-- Raw data follows --
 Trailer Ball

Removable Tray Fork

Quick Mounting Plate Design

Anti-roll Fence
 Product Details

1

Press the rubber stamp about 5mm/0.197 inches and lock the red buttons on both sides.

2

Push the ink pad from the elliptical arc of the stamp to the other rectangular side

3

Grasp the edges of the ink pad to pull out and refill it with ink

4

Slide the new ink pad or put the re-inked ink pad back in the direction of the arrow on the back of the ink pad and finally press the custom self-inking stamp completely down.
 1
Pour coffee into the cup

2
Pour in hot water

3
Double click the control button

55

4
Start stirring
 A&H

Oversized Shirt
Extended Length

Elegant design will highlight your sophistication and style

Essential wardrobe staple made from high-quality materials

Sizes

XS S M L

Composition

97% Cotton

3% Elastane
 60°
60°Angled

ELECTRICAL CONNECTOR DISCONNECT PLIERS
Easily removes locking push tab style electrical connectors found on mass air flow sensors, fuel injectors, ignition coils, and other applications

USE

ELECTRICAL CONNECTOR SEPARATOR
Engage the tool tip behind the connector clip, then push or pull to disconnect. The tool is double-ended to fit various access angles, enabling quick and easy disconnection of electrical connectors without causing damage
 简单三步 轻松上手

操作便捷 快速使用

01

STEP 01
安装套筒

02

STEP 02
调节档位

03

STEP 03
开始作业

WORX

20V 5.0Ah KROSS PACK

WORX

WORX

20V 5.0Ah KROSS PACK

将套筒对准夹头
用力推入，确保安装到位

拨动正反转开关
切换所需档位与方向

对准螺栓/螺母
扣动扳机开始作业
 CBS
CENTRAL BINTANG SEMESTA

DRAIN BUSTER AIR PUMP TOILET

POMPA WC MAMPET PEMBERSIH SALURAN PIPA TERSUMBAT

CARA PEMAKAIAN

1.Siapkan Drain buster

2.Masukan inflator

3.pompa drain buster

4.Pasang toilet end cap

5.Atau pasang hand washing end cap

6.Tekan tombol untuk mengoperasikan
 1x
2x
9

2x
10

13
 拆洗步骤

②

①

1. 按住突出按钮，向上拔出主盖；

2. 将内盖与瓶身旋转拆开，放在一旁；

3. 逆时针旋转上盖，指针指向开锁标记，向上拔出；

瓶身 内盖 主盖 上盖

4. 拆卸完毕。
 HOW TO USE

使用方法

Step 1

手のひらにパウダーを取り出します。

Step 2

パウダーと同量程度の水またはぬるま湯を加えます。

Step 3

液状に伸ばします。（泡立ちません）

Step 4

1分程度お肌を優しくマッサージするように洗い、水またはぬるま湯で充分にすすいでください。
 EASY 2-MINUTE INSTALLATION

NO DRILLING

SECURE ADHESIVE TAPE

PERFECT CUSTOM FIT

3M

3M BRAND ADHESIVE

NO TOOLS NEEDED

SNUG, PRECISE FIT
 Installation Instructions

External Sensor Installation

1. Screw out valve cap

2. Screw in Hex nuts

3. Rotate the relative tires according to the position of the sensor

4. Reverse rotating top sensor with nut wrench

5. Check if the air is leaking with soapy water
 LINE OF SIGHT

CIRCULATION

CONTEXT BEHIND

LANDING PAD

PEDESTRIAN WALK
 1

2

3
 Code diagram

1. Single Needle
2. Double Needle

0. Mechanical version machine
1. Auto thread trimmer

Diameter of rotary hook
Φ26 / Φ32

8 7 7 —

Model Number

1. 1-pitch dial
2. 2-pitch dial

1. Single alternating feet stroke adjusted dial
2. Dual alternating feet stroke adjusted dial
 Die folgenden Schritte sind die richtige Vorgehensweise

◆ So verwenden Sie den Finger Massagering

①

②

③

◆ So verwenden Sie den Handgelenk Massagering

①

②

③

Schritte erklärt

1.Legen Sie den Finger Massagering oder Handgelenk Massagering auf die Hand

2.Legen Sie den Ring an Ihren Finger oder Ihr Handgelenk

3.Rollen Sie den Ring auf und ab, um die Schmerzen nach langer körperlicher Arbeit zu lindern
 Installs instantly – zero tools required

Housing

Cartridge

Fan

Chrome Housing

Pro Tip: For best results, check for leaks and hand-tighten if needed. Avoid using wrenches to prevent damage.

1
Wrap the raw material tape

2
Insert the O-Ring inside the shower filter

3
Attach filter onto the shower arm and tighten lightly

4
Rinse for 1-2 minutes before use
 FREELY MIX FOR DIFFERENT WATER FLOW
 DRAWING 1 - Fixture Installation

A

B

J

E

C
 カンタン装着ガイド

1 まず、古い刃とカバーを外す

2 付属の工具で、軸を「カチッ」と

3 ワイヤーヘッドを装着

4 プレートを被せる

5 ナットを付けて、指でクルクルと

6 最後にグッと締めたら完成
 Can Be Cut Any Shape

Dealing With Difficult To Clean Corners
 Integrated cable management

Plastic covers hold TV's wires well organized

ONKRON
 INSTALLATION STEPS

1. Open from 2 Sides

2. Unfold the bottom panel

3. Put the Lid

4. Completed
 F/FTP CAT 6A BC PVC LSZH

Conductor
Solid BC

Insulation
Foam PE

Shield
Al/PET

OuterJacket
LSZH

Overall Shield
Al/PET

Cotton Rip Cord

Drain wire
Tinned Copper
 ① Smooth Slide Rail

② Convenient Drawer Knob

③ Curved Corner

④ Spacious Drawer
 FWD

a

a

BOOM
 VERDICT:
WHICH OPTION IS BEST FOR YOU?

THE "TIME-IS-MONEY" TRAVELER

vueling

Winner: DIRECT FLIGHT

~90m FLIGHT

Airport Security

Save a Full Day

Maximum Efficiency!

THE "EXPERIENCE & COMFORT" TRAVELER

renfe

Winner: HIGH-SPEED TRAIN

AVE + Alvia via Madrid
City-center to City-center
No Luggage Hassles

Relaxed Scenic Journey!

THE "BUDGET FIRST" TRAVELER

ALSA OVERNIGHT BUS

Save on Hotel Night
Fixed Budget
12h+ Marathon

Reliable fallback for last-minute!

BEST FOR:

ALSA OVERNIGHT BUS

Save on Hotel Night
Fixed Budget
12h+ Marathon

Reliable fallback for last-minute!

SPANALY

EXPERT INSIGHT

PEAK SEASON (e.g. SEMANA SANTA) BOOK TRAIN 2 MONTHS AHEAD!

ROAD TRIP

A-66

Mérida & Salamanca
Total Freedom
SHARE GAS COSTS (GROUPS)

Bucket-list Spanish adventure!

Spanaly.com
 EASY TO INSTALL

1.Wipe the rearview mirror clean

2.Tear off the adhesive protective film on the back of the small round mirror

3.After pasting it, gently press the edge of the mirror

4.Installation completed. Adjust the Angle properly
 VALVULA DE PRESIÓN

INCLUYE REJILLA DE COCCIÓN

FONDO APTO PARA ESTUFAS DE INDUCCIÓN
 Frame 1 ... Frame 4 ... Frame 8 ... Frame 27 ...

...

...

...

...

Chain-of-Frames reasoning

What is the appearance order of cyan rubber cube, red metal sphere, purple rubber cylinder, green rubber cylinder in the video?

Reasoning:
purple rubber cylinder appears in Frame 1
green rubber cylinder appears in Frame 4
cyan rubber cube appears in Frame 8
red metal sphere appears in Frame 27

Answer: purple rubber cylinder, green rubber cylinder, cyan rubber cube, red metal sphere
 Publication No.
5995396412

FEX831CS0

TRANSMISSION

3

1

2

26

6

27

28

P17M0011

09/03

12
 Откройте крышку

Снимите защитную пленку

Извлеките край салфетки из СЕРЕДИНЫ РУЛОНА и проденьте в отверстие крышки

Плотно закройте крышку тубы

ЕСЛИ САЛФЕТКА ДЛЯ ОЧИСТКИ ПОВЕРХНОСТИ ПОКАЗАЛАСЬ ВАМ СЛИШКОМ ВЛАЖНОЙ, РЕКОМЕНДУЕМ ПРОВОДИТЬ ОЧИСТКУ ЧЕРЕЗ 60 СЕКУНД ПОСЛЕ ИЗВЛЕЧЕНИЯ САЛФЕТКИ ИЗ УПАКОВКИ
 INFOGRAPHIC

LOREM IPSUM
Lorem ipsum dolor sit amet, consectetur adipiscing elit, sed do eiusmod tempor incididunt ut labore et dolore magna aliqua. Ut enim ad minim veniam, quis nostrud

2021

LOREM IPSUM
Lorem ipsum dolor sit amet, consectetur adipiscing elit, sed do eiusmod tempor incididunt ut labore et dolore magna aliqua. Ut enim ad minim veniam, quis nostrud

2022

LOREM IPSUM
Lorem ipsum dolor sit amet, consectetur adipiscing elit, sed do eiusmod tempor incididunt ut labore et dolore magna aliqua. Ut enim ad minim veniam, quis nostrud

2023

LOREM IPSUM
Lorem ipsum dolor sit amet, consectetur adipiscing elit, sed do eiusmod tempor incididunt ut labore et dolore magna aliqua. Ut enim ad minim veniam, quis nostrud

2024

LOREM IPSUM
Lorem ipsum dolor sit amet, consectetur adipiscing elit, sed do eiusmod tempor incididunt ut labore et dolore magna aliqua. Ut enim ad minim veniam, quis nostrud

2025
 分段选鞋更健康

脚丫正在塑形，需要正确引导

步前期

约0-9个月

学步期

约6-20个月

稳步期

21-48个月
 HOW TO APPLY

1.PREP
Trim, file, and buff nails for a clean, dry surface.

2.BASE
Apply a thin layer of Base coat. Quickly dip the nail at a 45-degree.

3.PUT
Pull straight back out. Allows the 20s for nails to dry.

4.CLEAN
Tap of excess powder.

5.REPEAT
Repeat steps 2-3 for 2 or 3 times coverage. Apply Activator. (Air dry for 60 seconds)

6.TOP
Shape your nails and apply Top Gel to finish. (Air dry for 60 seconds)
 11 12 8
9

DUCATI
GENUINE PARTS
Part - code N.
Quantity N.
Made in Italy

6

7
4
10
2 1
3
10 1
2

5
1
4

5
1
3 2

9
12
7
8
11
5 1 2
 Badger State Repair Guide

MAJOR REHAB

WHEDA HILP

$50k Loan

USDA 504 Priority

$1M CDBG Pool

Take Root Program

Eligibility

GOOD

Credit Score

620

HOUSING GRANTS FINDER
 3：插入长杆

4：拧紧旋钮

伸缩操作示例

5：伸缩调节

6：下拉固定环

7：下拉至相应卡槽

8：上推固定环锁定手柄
-- Raw data concluded --
__Assignment__.
Wherever a line of the data above contains "metal", copy that line.

__Response__.
What is the appearance order of cyan rubber cube, red metal sphere, purple rubber cylinder, green rubber cylinder in the video?
red metal sphere appears in Frame 27
Answer: purple rubber cylinder, green rubber cylinder, cyan rubber cube, red metal sphere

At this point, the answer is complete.